Last week I dropped off the food and household items that generous Circle employees donated to the Embry Rucker Shelter for the homeless. Initially I tried to drop the donation off midday, but it turned out I needed to make a return trip after-hours. The midday trip was relatively serene and quiet. Not many people were around, and the front-desk staff even looked bored.
When I returned later that evening, the story had completely changed. Now the parking lot was very full. As I pulled into one of the few available slots, I noticed the vehicle next to me had a towel being held up in the window like a curtain. Someone who could not find room in the shelter was spending a few hours sleeping in the car. I found myself wondering, “Who is this person?” And in a fraction of a second I knew it could be ANYONE. This could be a coworker I see every day.
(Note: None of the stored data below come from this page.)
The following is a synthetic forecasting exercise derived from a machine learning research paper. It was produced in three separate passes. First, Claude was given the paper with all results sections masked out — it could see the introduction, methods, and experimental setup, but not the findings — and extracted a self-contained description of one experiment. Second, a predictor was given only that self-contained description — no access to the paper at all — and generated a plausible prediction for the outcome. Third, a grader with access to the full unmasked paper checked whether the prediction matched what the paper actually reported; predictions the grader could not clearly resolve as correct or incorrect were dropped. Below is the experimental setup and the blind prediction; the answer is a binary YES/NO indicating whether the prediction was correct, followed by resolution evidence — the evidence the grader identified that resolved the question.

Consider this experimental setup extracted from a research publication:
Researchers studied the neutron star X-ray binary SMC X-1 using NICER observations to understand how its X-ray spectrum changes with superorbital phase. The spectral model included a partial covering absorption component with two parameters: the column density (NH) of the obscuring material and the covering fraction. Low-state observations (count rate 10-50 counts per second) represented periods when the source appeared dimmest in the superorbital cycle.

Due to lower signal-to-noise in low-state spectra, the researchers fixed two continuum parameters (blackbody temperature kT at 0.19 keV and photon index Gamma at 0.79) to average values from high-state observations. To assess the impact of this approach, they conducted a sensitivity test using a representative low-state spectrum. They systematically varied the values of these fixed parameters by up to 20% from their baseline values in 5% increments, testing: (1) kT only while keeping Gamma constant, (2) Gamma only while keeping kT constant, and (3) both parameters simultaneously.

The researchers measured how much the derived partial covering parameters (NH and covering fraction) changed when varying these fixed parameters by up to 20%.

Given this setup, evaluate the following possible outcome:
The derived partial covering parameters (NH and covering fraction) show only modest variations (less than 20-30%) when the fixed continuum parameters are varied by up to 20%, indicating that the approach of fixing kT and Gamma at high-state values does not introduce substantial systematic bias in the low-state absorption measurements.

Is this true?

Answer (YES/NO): YES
The front door had other clients loitering and chatting; they even seemed in a jovial mood. One gentleman asked me if it was food I was carrying in the cardboard box, and he was so excited by my affirmative answer that he quickly opened the door for me.
Were these people waiting outside just to “kill time,” or were they out of luck in getting one of the highly coveted beds in this shelter? Were they waiting and hoping that by some miracle, a space would just happen to open up?
After handing over the food to the receptionist I turned to leave, and a very friendly man asked if I had more boxes to bring, as if he were eager to offer his assistance. At that moment, I felt bad that I didn’t.
Thanksgiving is one of my favorite holidays. I believe we all feel thankful for what we do have, but never does the fact of how truly blessed we are really sink in until we are faced with the reality of those who have less. I am thankful that it was I who delivered that food that evening and that I got to see real life as it is for those at Embry Rucker. It took seeing the shelter in the dark to truly see it in the proper light.